As a 14 year old, Strong used a domestic reel-to-reel, quarter-inch tape to begin recording the audio of Doctor Who – so whenever you enjoy a soundtrack of stories like The Smugglers, The Macra Terror, and The Wheel in Space, you’ve got Graham to thank. That’s because, of the fans who similarly recorded audio of the show’s early years, Strong is believed to be the only one to do so directly from the television, meaning some of his audio was actually better than those of the film prints held by the BBC!
How? At first, he simply dangled a basic crystal microphone over the speaker, held in place by a plant pot! On his site, Strong recalled:
“It was about the best ‘high tech’ thing a child in those days could get their hands on. Domestic video recorder’s were not yet available, and even when they were, a few years later, the cost was over £1,000 (in 1965 money!)… The earliest recording I still have was the first episode of The Keys of Marinus first shown on 11 April 1964.”
However, midway through The Daleks’ Master Plan, on 1st January 1966, Graham switched to a Philips EL3548 tape recorder, and used his skills acquired as an electronics student to wire the audio input from the tape recorder into the audio output of his television set.
“Nearly every episode was recorded from then up to episode 5 of The Dominators.
“Episode 11 of the Dalek Master Plan was not recorded and I cannot recall why. Maybe I was not at home that evening (tape recorders and TV’s had to be manually switched on in those days), something modern technology has overcome! Or I decided the story didn’t warrant keeping and it was overwritten the following week.
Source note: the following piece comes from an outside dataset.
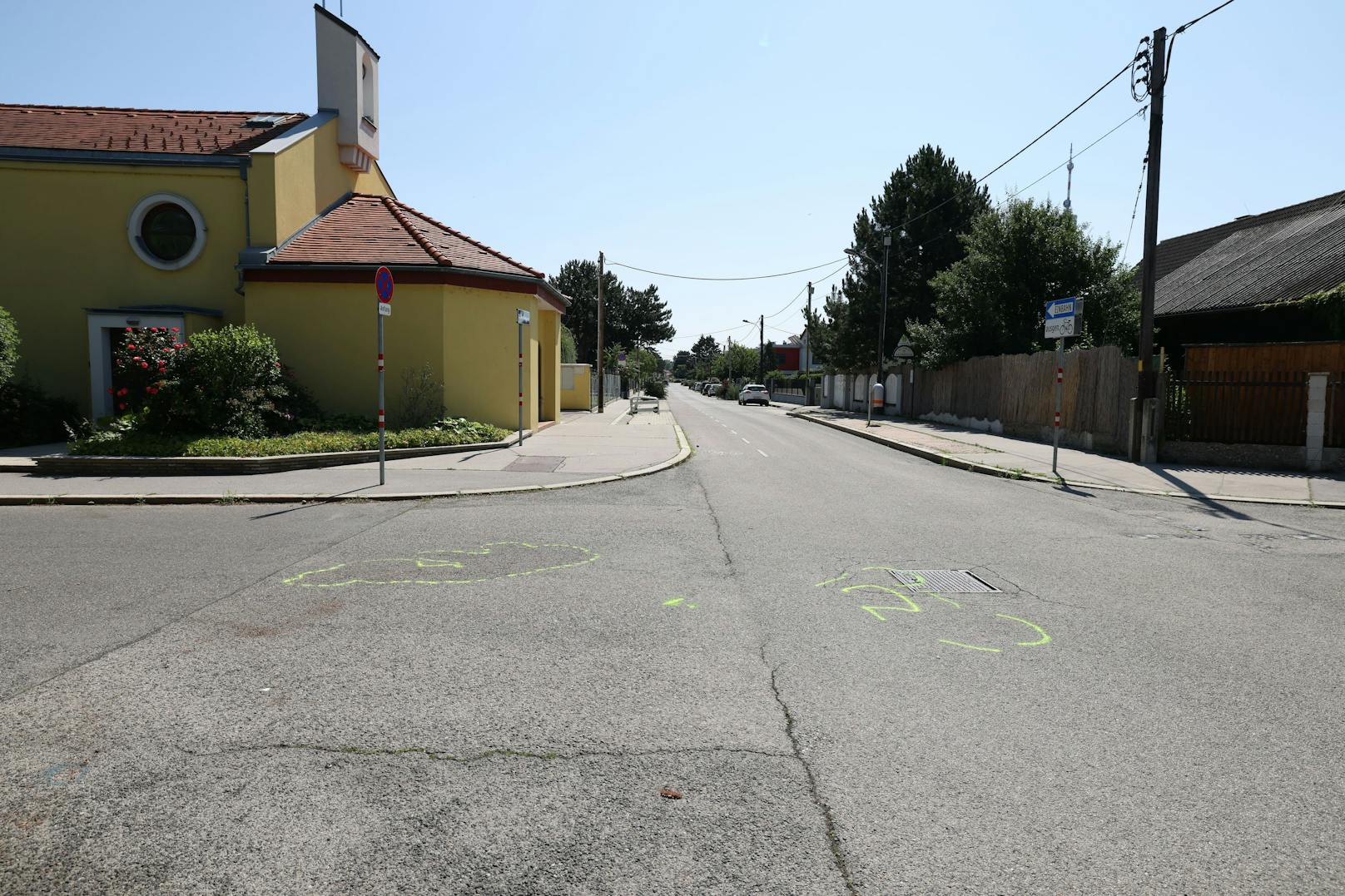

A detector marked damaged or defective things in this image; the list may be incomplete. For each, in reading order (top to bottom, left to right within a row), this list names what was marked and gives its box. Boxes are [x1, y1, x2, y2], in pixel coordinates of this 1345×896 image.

road crack [763, 646, 855, 888]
“The Celestial Toymaker was another story not retained, as I personally didn’t like the story. Looking back in hindsight though, I wish I had kept those recordings.”
In 1994, a serendipitous meeting with Stephen Cranford, a Who fan who had contacts at the BBC led to Strong lending the corporation his tapes so they could convert and store them in digital format. Soon after, it became clear that, between Strong and David Holman, they had audios for almost every Doctor Who episode missing from the BBC Archives.
Here’s a great clip from The One Show, shown on 11th October 2013, in which Peter Purves (companion, Steven Taylor) goes over the history of the junked stories and speaks to Graham.
Most recently, Graham’s recordings were used for the animation of Patrick Troughton’s first serial as the Second Doctor, The Power of the Daleks.
It was only earlier this month that Strong donated his collection of reels, plus notebooks detailing which episodes exist on which tapes, to Mark Ayres (restorer and composer, including for stories in the Seventh Doctor’s era) for safekeeping.
Strong passed away on Wednesday 16th May 2018, after a battle with cancer.
Thank you, Graham. Your contribution to Doctor Who is huge – immeasurable, in fact.
Our thoughts go to his family and friends.